GOAL 1:
Answer these questions using the review response:
(a) What does #Q1 ask for?
(b) In which figure of the attached PDF is the interaction feature visualization given?
(c) Whose results does #Q3 say were missed?
GOAL 2:
Print everything in the review response from "We provide additional" down to "of the manuscript..", unchanged.

Thank you for reviewing our paper and for the valuable feedback!
#Q1. Enlarge texts in figures.
Thanks. We have carefully revised the manuscript according to your comments.
#Q2. Visualization of some latent features.
We provide additional interaction feature visualization of x-, y-, and z- in Fig.1(a) of Attached PDF to illustrate latent feature distribution. It can be seen that the features are clustered around the spatial coordinates of interactive objects, corresponding to the local deformable fields in Sec 3.2 of the manuscript..
#Q3. More qualitative results on real-world and public datasets. K-Planes results were missed.

ENTRIES SHOWN:
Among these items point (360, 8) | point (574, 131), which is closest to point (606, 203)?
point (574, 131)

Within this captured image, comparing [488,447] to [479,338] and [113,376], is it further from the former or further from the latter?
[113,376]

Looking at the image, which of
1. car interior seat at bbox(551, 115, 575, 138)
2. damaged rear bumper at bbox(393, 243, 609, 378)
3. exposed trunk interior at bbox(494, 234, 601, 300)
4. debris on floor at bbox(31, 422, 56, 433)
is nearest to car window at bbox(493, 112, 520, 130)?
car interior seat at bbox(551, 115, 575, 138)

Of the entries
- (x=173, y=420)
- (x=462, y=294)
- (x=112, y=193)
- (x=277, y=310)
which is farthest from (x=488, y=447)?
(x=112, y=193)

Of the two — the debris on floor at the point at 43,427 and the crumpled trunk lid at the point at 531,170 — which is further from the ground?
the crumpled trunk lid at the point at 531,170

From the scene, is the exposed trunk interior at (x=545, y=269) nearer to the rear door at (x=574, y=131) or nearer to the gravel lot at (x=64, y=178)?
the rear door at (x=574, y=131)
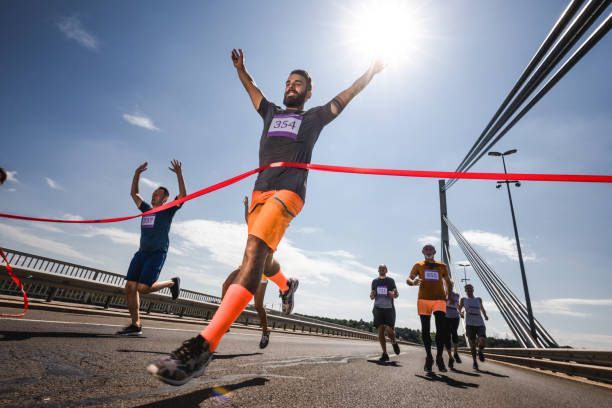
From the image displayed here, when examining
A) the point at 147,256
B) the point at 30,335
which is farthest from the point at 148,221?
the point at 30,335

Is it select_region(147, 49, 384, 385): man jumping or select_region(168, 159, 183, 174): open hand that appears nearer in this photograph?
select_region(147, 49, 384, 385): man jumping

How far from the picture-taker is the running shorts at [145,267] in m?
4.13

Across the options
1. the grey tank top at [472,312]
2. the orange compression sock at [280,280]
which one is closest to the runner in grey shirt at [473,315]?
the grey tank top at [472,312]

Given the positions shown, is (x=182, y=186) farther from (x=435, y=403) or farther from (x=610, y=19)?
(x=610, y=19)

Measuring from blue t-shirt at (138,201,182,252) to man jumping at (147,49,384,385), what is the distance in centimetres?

WORKED ANSWER 1:
(a) Enlarging the texts in figures.
(b) Fig.1(a).
(c) K-Planes.

WORKED ANSWER 2:
We provide additional interaction feature visualization of x-, y-, and z- in Fig.1(a) of Attached PDF to illustrate latent feature distribution. It can be seen that the features are clustered around the spatial coordinates of interactive objects, corresponding to the local deformable fields in Sec 3.2 of the manuscript..